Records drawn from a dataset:
○ ○ ○ ○ ○

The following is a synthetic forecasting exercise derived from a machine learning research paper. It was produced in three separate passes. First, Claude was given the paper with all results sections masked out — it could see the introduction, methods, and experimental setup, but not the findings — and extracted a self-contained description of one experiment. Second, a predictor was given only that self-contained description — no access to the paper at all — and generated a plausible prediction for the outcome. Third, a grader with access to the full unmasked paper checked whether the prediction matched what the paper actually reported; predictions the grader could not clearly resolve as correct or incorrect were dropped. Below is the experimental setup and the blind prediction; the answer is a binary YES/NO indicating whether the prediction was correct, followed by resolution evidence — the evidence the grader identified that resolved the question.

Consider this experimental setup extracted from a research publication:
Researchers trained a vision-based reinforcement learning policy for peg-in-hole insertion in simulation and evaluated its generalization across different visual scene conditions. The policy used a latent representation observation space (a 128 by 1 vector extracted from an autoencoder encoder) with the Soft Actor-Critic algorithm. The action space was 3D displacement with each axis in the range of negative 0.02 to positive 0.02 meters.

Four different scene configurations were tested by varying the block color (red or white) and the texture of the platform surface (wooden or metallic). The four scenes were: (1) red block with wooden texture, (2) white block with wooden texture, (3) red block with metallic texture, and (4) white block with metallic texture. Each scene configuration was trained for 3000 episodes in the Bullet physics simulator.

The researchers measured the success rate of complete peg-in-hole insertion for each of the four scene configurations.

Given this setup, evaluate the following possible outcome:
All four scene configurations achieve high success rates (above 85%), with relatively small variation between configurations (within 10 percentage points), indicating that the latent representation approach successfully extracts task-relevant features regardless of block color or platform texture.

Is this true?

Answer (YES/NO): NO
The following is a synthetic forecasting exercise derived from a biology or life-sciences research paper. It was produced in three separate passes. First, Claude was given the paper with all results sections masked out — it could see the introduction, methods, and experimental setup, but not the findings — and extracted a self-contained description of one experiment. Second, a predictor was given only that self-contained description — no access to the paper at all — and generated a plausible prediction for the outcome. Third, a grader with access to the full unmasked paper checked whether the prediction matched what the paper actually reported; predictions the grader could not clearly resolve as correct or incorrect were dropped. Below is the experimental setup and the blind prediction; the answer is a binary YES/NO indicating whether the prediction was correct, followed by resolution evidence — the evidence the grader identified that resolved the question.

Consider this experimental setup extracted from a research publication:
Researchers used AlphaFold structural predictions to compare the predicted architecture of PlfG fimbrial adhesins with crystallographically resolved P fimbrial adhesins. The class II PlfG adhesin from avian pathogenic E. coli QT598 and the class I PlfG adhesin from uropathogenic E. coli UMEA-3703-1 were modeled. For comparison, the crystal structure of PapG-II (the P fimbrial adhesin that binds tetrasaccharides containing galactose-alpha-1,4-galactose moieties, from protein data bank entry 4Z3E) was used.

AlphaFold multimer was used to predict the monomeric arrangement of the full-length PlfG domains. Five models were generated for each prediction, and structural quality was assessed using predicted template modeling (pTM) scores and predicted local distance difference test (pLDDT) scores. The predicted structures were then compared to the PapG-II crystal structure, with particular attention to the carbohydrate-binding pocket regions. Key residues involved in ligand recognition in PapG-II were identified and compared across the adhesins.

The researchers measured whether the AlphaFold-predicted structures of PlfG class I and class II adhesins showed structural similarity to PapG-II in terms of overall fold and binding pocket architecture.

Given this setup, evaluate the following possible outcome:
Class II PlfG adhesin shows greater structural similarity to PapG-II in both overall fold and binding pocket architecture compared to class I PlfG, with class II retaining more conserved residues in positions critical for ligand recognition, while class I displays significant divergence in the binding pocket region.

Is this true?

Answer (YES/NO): NO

○ ○ ○ ○ ○

### Your instructions
Give all the records again. Match them exactly.

### Exercise answer
The following is a synthetic forecasting exercise derived from a machine learning research paper. It was produced in three separate passes. First, Claude was given the paper with all results sections masked out — it could see the introduction, methods, and experimental setup, but not the findings — and extracted a self-contained description of one experiment. Second, a predictor was given only that self-contained description — no access to the paper at all — and generated a plausible prediction for the outcome. Third, a grader with access to the full unmasked paper checked whether the prediction matched what the paper actually reported; predictions the grader could not clearly resolve as correct or incorrect were dropped. Below is the experimental setup and the blind prediction; the answer is a binary YES/NO indicating whether the prediction was correct, followed by resolution evidence — the evidence the grader identified that resolved the question.

Consider this experimental setup extracted from a research publication:
Researchers trained a vision-based reinforcement learning policy for peg-in-hole insertion in simulation and evaluated its generalization across different visual scene conditions. The policy used a latent representation observation space (a 128 by 1 vector extracted from an autoencoder encoder) with the Soft Actor-Critic algorithm. The action space was 3D displacement with each axis in the range of negative 0.02 to positive 0.02 meters.

Four different scene configurations were tested by varying the block color (red or white) and the texture of the platform surface (wooden or metallic). The four scenes were: (1) red block with wooden texture, (2) white block with wooden texture, (3) red block with metallic texture, and (4) white block with metallic texture. Each scene configuration was trained for 3000 episodes in the Bullet physics simulator.

The researchers measured the success rate of complete peg-in-hole insertion for each of the four scene configurations.

Given this setup, evaluate the following possible outcome:
All four scene configurations achieve high success rates (above 85%), with relatively small variation between configurations (within 10 percentage points), indicating that the latent representation approach successfully extracts task-relevant features regardless of block color or platform texture.

Is this true?

Answer (YES/NO): NO
The following is a synthetic forecasting exercise derived from a biology or life-sciences research paper. It was produced in three separate passes. First, Claude was given the paper with all results sections masked out — it could see the introduction, methods, and experimental setup, but not the findings — and extracted a self-contained description of one experiment. Second, a predictor was given only that self-contained description — no access to the paper at all — and generated a plausible prediction for the outcome. Third, a grader with access to the full unmasked paper checked whether the prediction matched what the paper actually reported; predictions the grader could not clearly resolve as correct or incorrect were dropped. Below is the experimental setup and the blind prediction; the answer is a binary YES/NO indicating whether the prediction was correct, followed by resolution evidence — the evidence the grader identified that resolved the question.

Consider this experimental setup extracted from a research publication:
Researchers used AlphaFold structural predictions to compare the predicted architecture of PlfG fimbrial adhesins with crystallographically resolved P fimbrial adhesins. The class II PlfG adhesin from avian pathogenic E. coli QT598 and the class I PlfG adhesin from uropathogenic E. coli UMEA-3703-1 were modeled. For comparison, the crystal structure of PapG-II (the P fimbrial adhesin that binds tetrasaccharides containing galactose-alpha-1,4-galactose moieties, from protein data bank entry 4Z3E) was used.

AlphaFold multimer was used to predict the monomeric arrangement of the full-length PlfG domains. Five models were generated for each prediction, and structural quality was assessed using predicted template modeling (pTM) scores and predicted local distance difference test (pLDDT) scores. The predicted structures were then compared to the PapG-II crystal structure, with particular attention to the carbohydrate-binding pocket regions. Key residues involved in ligand recognition in PapG-II were identified and compared across the adhesins.

The researchers measured whether the AlphaFold-predicted structures of PlfG class I and class II adhesins showed structural similarity to PapG-II in terms of overall fold and binding pocket architecture.

Given this setup, evaluate the following possible outcome:
Class II PlfG adhesin shows greater structural similarity to PapG-II in both overall fold and binding pocket architecture compared to class I PlfG, with class II retaining more conserved residues in positions critical for ligand recognition, while class I displays significant divergence in the binding pocket region.

Is this true?

Answer (YES/NO): NO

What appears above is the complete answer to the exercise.